Though the dam is located in Kerala, it is controlled, managed and operated by Tamil Nadu, under a lease agreement of 1886 between the British and the erstwhile Travancore State, and validated subsequently by Kerala and Tamil Nadu in 1970.

The original agreement gave the British the right over “all the waters” of the Mullaperiyar and its catchment for diversion to the British territory (now Tamil Nadu) for 999 years. The waters of a river with about 5,284 square kilometres (out of a total of 5,398 sq km) of its catchment area in Kerala, stored in a reservoir within Kerala territory, thus came to be used exclusively by the people of southern Tamil Nadu from 1895 onwards, when the diversion project was inaugurated. According to one estimate, over 70 lakh people in Tamil Nadu's Theni, Dindigul, Madurai, Sivaganga and Ramanathapuram districts today depend on the waters of the Mullaperiyar reservoir (the scenic Thekkady lake) for the irrigation of about 2.5 lakh acres (1 acre = 0.4 hectare) and for drinking water needs. The (upper) Periyar has thus transformed a once-drought-prone region in the southern part of Tamil Nadu into breathtaking green valleys, vineyards and rich fields growing paddy, banana, coconut and a variety of vegetables and fruit. Since 1970, Tamil Nadu has been using the water to generate 140 megawatt (MW) of electricity as well.

In 1979, Tamil Nadu was forced to reduce the water level in the reservoir after detection of leaks in the dam. However, its requirement of the Periyar waters for irrigation had only been increasing year after year. The total irrigated area in the Periyar-Vaigai basin has expanded substantially, leading to a quantum jump in the water required from the reservoir. Farmers' groups in Tamil Nadu area have demanded that the Mullaperiyar water level be raised and “new channels” be opened from the Periyar system for irrigating new areas.
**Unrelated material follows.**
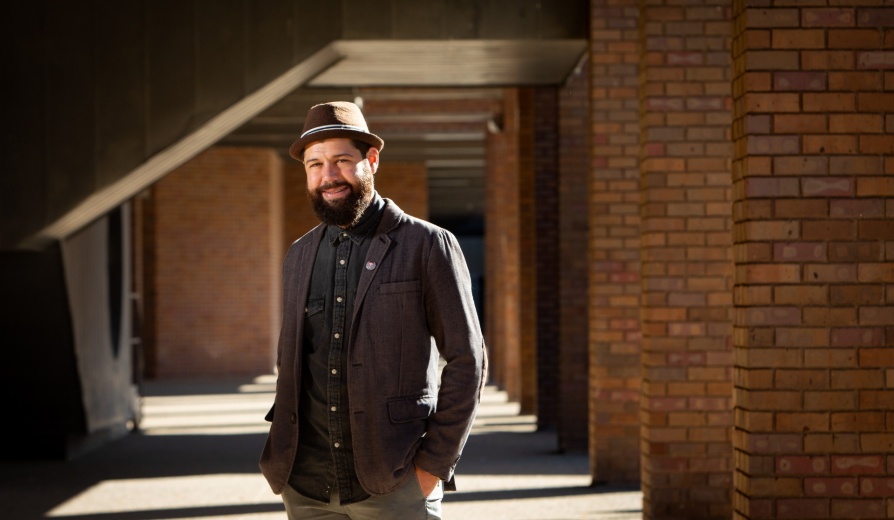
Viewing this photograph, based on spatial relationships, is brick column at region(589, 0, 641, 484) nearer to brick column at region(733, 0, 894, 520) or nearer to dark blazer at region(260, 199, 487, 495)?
brick column at region(733, 0, 894, 520)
During most of the Periyar project's early history, the section of Kerala falling on the downstream areas of the reservoir seemed to have remained generally a water-surplus region, with plenty of rain (and meagre population in the Ghat areas). But from the late 1970s, soon after Kerala constructed the Idukki hydroelectric project 50 km downstream of the Mullaperiyar dam and denudation and encroachment of the surrounding areas increased, the State too began to feel the pinch. But it could not use (particularly during summer) even a wee drop from the huge source of water within its own territory.
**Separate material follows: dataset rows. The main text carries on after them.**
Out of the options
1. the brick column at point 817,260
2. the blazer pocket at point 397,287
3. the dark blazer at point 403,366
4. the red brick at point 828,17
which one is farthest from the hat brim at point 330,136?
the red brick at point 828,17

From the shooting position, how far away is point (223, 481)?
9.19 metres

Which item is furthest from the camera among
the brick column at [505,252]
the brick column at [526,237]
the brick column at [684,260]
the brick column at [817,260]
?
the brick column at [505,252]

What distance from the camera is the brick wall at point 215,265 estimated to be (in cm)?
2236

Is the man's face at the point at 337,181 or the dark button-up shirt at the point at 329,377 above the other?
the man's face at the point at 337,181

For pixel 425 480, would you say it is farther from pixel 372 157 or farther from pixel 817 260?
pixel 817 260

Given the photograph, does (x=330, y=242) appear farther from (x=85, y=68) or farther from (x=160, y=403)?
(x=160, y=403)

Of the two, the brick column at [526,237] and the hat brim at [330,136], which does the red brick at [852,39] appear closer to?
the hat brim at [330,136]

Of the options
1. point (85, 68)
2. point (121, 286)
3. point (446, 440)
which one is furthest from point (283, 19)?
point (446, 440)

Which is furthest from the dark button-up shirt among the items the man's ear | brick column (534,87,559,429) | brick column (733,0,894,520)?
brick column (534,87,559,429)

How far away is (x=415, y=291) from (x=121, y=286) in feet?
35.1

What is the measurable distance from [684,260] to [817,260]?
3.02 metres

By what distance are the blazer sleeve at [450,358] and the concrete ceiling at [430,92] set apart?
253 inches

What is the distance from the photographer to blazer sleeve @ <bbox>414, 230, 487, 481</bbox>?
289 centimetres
For most part of the year, no water flowed from the Mullaperiyar reservoir to Kerala even as the population in the valleys between the Idukki and Mullaperiyar dams too began to increase. Almost all the water that reached the Idukki reservoir for most part of the year was only from the catchment areas downstream and from the Periyar's tributaries.

Safety concerns

The detection of leaks in the Mullaperiyar dam in 1979 had led to concerns about the dam's safety even though the reservoir level was brought down to 136 ft. Minor earthquakes were regularly reported in the region, and by the 1990s, Kerala government representatives, in private conversations, began expressing bitterness at the insensitivity of Tamil Nadu to the security concerns in Kerala. “Whether any State can rely permanently on the resources of another State” was a question that began to be raised, but at no time was there a demand that the Periyar waters be denied to Tamil Nadu.

A senior adviser to the State government on Inter-State River Water Disputes put it succinctly to Frontline in October 1998, when the dispute had reached a new low: “The case of the Mullaperiyar dam is peculiar in that the beneficiary is comfortably situated elsewhere and the donor stands to face the peril if something happens. Some experts have said the dam is safe. But can any government afford to throw caution to the winds?”